WHAT YOU ARE ASKED TO DO - Switch "sandy ground" to "sandy shore" everywhere in the data below, and give the data back with nothing else changed. Leave out the pictures.

MATERIAL FOR THIS EXERCISE -

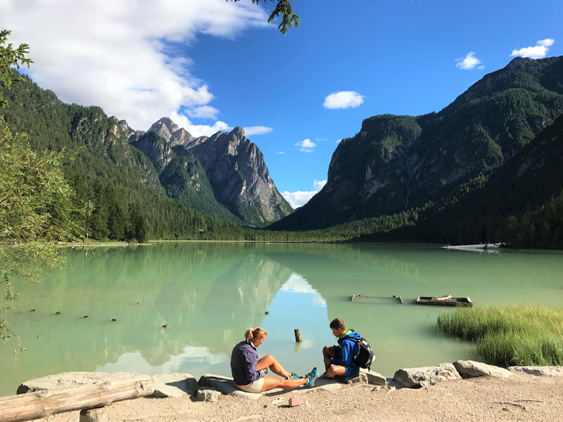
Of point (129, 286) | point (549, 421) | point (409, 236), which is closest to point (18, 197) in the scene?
point (549, 421)

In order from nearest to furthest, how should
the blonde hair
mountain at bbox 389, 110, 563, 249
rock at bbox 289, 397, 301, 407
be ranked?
rock at bbox 289, 397, 301, 407 → the blonde hair → mountain at bbox 389, 110, 563, 249

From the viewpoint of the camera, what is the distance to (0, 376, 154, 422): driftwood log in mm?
4828

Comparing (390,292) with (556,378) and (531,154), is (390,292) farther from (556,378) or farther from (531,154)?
(531,154)

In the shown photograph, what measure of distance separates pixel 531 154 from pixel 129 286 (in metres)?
161

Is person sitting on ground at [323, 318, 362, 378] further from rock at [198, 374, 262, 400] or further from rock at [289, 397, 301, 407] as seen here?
rock at [198, 374, 262, 400]

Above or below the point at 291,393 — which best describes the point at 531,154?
above

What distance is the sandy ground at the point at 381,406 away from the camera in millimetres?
5531

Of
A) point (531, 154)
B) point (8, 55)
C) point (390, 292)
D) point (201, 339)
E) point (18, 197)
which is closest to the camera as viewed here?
point (18, 197)

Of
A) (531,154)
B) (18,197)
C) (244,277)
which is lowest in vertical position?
(244,277)

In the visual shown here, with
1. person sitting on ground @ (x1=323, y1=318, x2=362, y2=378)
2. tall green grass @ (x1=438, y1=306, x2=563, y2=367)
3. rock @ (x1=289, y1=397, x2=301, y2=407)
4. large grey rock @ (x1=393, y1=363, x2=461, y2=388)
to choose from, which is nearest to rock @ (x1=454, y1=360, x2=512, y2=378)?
large grey rock @ (x1=393, y1=363, x2=461, y2=388)

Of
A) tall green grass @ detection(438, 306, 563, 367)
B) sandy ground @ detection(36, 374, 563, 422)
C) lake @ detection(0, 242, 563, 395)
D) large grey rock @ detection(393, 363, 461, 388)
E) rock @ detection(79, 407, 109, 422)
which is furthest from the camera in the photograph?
lake @ detection(0, 242, 563, 395)

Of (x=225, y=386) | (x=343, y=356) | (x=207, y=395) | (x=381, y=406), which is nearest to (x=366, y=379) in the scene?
(x=343, y=356)

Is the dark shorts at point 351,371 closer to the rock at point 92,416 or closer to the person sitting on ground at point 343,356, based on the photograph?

ANSWER BELOW -
Of point (129, 286) | point (549, 421) | point (409, 236), which is closest to point (18, 197) in the scene?
point (549, 421)

In order from nearest to furthest, how should
the blonde hair
mountain at bbox 389, 110, 563, 249
rock at bbox 289, 397, 301, 407
be ranked?
rock at bbox 289, 397, 301, 407 → the blonde hair → mountain at bbox 389, 110, 563, 249

From the viewpoint of the camera, what is the distance to (0, 376, 154, 422): driftwood log in mm?
4828

Comparing (390,292) with (556,378) and (531,154), is (390,292) farther from (556,378) or farther from (531,154)?
(531,154)

In the shown photograph, what measure of distance separates pixel 531 154 from pixel 129 286 (in metres)?
161

Is person sitting on ground at [323, 318, 362, 378] further from rock at [198, 374, 262, 400] or further from rock at [289, 397, 301, 407] as seen here?
rock at [198, 374, 262, 400]

Above or below the point at 291,393 — which best describes the point at 531,154?
above

What distance is the sandy shore at the point at 381,406 away from the camera in millimetres?
5531

Of
A) point (531, 154)
B) point (8, 55)
C) point (390, 292)
D) point (201, 339)
E) point (18, 197)
which is closest to the camera as viewed here?
point (18, 197)

Of
A) (531,154)
B) (18,197)
C) (244,277)
which is lowest in vertical position?
(244,277)

In the visual shown here, with
1. person sitting on ground @ (x1=323, y1=318, x2=362, y2=378)
2. tall green grass @ (x1=438, y1=306, x2=563, y2=367)
3. rock @ (x1=289, y1=397, x2=301, y2=407)
4. large grey rock @ (x1=393, y1=363, x2=461, y2=388)
to choose from, which is nearest to rock @ (x1=454, y1=360, x2=512, y2=378)?
large grey rock @ (x1=393, y1=363, x2=461, y2=388)

Of
A) tall green grass @ detection(438, 306, 563, 367)
B) sandy shore @ detection(36, 374, 563, 422)
C) lake @ detection(0, 242, 563, 395)
D) large grey rock @ detection(393, 363, 461, 388)
E) rock @ detection(79, 407, 109, 422)
which is furthest from the camera in the photograph?
lake @ detection(0, 242, 563, 395)

Of (x=225, y=386) | (x=343, y=356) | (x=207, y=395) | (x=381, y=406), which is nearest to (x=366, y=379) in the scene?
(x=343, y=356)

Is the dark shorts at point 351,371 closer to the rock at point 92,416 or closer to the person sitting on ground at point 343,356, based on the photograph?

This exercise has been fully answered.